Our lawyers routinely represent victims of securities and investment fraud. We will pursue all potential avenues of recovery for you including any potential claims against the defendant and any other potential wrongdoers. We also have significant experience pursuing claims against the broker-dealers, investment banks and hedge funds simultaneous with the SEC action against an issuer or primary player.
If you have information about a violation of the federal securities laws or want to learn more about the SEC whistleblower program, you may contact us at 1-800-975-4345 or at firstname.lastname@example.org.
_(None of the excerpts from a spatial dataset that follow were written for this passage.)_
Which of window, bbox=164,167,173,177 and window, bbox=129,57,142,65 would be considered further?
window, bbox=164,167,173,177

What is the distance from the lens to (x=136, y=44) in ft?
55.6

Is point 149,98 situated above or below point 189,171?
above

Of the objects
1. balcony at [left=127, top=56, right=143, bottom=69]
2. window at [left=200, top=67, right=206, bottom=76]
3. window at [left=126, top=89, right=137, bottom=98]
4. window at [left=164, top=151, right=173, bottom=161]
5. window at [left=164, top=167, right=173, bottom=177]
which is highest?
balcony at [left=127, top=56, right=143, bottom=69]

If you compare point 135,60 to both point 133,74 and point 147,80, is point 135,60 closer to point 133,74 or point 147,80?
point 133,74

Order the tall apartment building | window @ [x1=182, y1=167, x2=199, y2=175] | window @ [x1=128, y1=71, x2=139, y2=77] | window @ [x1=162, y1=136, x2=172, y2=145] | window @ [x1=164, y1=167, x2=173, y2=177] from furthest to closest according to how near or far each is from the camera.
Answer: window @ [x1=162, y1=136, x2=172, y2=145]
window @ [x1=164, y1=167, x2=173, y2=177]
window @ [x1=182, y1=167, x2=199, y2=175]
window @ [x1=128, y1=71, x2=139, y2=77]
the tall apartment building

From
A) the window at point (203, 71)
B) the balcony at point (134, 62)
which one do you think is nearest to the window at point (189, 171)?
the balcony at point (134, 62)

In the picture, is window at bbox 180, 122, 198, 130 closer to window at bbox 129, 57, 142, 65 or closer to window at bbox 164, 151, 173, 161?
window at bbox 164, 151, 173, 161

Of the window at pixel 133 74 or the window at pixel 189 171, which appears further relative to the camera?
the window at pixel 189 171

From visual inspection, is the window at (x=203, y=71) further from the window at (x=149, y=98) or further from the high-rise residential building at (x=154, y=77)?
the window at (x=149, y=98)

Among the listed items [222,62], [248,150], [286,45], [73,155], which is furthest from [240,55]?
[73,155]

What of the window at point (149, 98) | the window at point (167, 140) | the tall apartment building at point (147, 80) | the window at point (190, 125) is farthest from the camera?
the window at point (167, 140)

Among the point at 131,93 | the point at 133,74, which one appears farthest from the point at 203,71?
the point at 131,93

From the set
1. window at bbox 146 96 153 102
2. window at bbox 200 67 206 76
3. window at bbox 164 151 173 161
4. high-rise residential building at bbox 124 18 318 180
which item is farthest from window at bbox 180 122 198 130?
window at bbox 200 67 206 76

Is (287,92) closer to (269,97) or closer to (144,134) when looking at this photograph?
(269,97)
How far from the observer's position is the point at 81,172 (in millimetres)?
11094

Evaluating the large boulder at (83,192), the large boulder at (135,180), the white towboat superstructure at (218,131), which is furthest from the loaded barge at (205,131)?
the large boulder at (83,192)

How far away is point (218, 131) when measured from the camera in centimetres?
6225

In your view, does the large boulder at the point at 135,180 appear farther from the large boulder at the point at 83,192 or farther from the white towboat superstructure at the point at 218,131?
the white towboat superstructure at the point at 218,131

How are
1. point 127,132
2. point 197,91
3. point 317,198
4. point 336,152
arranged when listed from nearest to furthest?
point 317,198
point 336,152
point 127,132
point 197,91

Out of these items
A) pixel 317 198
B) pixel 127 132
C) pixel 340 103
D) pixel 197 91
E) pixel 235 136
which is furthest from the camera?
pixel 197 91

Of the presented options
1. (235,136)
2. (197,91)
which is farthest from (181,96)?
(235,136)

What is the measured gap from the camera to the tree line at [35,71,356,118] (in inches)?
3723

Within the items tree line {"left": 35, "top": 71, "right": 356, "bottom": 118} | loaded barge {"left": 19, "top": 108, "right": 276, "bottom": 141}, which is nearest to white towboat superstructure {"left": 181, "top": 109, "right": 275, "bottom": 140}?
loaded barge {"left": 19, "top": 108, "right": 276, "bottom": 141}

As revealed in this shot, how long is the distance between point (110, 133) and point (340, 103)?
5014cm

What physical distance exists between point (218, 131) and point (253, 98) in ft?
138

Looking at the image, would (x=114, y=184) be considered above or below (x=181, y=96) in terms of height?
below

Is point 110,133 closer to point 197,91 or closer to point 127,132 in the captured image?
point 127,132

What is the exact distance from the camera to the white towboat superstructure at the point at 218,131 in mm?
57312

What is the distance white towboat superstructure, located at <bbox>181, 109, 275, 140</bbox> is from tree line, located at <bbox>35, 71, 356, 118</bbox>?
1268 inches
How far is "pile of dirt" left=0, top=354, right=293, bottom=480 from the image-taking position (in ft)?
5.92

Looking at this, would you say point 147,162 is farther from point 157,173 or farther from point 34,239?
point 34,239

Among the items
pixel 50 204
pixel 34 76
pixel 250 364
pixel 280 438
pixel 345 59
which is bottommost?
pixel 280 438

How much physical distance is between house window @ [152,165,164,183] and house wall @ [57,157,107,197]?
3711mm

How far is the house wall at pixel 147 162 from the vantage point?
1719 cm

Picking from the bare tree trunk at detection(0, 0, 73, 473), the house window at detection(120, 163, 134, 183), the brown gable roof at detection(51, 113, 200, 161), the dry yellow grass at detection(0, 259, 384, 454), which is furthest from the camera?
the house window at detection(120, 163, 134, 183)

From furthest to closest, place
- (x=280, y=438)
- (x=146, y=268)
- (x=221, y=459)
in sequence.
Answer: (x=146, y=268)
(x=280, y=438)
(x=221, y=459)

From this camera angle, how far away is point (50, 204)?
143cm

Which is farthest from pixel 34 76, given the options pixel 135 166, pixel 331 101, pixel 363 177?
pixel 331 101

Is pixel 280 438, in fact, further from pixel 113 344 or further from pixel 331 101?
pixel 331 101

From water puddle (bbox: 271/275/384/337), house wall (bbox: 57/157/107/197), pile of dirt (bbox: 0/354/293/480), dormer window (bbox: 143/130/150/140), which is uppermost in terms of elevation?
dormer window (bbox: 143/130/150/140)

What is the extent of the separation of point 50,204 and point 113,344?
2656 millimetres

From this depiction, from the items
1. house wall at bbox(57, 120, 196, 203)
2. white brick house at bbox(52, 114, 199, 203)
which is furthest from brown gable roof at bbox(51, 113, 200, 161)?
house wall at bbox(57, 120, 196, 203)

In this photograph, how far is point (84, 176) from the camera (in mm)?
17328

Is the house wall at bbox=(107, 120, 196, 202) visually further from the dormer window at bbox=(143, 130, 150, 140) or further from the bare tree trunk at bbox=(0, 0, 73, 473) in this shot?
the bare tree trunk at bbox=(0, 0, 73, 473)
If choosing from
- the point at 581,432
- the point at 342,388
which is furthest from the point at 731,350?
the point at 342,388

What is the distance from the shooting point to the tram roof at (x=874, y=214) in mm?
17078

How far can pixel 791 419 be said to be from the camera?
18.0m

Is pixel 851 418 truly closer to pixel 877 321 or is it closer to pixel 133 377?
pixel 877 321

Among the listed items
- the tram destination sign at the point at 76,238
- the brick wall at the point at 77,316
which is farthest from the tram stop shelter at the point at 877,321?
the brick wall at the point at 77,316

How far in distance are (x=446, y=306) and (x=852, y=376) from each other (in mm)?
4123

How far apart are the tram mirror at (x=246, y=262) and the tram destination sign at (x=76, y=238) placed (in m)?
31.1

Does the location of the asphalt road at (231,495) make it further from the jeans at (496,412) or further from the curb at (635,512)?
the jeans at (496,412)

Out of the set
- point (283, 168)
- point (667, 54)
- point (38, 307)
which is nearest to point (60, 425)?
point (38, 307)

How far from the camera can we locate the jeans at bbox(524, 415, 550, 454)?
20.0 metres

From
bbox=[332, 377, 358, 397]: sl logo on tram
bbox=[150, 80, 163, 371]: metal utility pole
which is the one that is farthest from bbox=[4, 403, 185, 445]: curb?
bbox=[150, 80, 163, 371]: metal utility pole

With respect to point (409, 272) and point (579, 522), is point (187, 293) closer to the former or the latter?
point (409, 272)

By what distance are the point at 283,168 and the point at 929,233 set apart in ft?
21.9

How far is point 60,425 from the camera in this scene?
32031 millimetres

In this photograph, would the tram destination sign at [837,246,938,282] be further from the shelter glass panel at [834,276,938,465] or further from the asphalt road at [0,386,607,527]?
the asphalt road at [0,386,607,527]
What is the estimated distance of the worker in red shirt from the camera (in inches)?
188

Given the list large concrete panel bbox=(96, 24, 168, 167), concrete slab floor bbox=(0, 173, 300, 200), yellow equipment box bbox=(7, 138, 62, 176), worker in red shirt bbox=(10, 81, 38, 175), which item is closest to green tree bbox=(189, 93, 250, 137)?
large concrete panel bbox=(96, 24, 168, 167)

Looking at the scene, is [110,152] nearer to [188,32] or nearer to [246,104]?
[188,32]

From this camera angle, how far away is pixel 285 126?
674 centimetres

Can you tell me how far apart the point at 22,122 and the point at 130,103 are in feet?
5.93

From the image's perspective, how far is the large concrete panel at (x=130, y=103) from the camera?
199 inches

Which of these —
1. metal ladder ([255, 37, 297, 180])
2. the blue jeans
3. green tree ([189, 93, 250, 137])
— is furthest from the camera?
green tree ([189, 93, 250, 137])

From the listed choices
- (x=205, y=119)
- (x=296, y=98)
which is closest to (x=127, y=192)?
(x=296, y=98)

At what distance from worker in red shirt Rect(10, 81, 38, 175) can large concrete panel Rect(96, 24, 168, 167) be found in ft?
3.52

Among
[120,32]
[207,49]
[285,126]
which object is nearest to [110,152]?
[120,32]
Scott Silver, the managing partner of Silver Law Group and David Chase are longtime friends and colleagues who have worked together as co-counsel on countless cases. Both law firms focus on securities and investment law. However, Scott Silver primarily represents investors and victims of stockbroker misconduct in FINRA arbitration claims. David Chase is a former SEC attorney who routinely represents clients before the SEC, FINRA and other regulators. After the creation of the SEC whistleblower program, they realized that their firms working together can provide whistleblowers with the best opportunity to successfully file a whistleblower claim and counsel regarding all protections offered by the SEC whistleblower program.
If you have information about violations related to commodities, futures, or similar products, including all violations of the Commodity Exchange Act, the CFTC has established a whistleblower program similar to the SEC.
If your information also implicates United States tax laws, you may want to learn more about the IRS Whistleblower Program.
The Department of Justice enforces the False Claims Act, another major whistleblower law which allows citizens to report companies which improperly seek tax payer money for services which were not provided. These claims frequently include claims against medical or pharmaceutical companies for billing the government for services which were improperly classified or weren’t provided.